May 11 2017
Under 18, no alcohol. In spite of this slogan, adolescents still have access to alcohol. But how harmful is that one beer for the adolescent brain? Research, including in Leiden, may provide the answer.
Dr Sabine PetersDr Sabine Peters
Over 43 per cent of young people between the ages of 14 and 18 have drunk alcohol at some point in time. The adolescent brain is still developing and the consequences of moderate alcohol consumption are as yet not fully known. Dr Sabine Peters, from Leiden University, who is one of the researchers in this project, comments: 'We think that the adolescent brain is more sensitive than the adult brain to alcohol, simply because the adolescent brain is still developing. The connections between brain cells are not as robust as in adults, which means they are more easily disrupted.'
Existing brain scans
Leiden University is working with research groups at Erasmus MC, the Vrije Universiteit and UMC Utrecht. These four institutions each analyze their own data, taken from existing brain scans of some 1,400 adolescents. The research follows the adolescents over a number of years, during which two points in time are compared: a point when the young people have never drunk alcohol and a point after they have. These scans make it possible to map the consequences of alcohol use.
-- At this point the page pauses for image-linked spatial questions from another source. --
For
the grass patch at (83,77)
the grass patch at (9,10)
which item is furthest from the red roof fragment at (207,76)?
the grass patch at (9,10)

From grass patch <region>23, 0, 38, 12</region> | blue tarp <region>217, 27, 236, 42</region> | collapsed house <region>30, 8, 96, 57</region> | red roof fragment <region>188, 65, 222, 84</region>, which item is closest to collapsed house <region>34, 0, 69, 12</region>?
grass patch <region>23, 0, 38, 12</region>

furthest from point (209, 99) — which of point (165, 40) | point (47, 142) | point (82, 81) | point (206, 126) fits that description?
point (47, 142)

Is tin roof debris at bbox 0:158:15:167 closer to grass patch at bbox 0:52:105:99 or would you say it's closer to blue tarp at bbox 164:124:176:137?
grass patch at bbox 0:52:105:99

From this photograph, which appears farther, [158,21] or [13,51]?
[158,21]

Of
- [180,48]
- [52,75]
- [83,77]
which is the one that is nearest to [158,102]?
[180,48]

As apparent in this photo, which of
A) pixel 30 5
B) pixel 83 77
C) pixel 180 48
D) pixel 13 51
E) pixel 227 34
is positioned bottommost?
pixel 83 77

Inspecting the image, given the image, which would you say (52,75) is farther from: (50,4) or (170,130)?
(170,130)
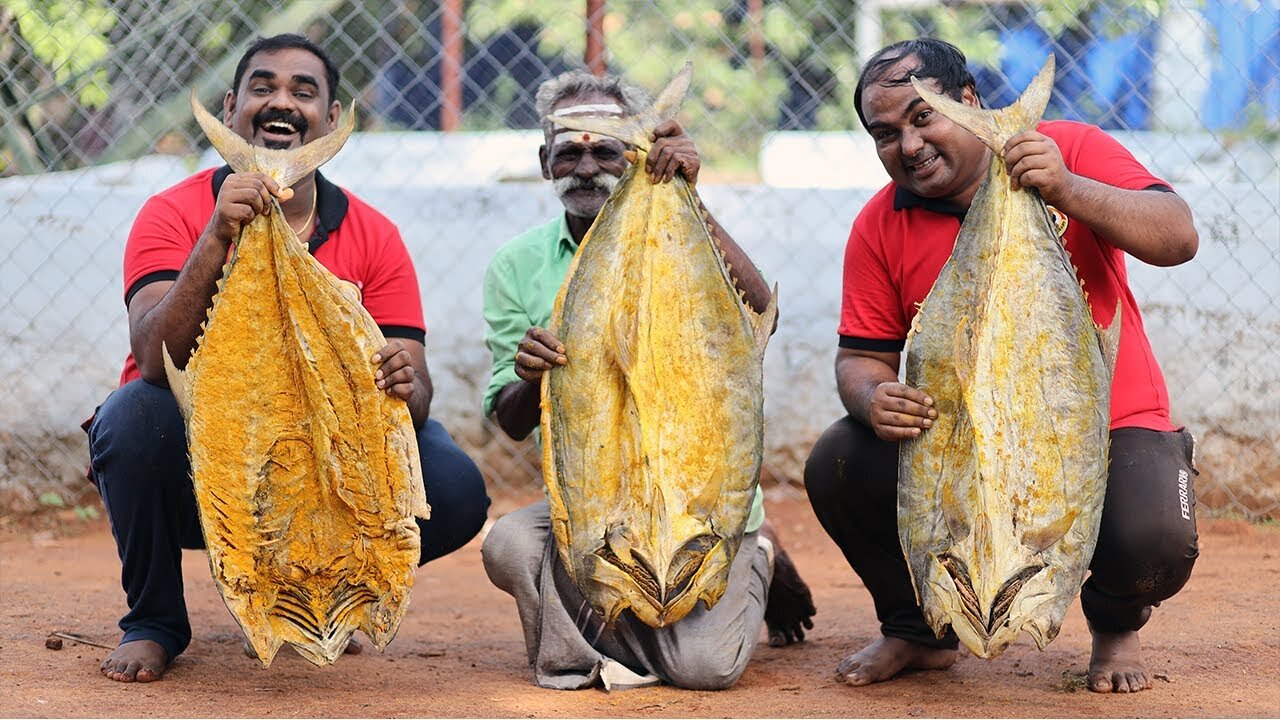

The researchers are also studying the effect of alcohol use on adolescents' cognitive abilities.
Awareness
The large-scale research project is taking place at the request of the Brain Foundation of the Netherlands. 'We want to use this research to show the possible risk factors and make people more aware of them,' commented Dr Loes van Herten, Head of the Healthy Brain department at the Brain Foundation.
Replication
'Surprisingly enough, little research has been done on the effect of alcohol on the adolescent brain,' Peters comments. 'Most of the research has been done on animals, but it doesn't really translate well into humans.' Peters explains that the research focuses directly on replication. 'We first look per research group at the effects of alcohol use on the adolescent brain. We then look at whether we find the same outcomes with other datasets where some other factor is being measured. To date, very little research has been done on this question, and certainly not in a replication study with several different large-scale datasets, so this is exciting research.'
Leiden data
The data that Leiden University is making available comes from the Brain Time study, a large-scale longitudinal study in which three hundred adolescents have taken part. These young participants underwent MRI scans at two-year intervals, so that researchers could map the development of the brain.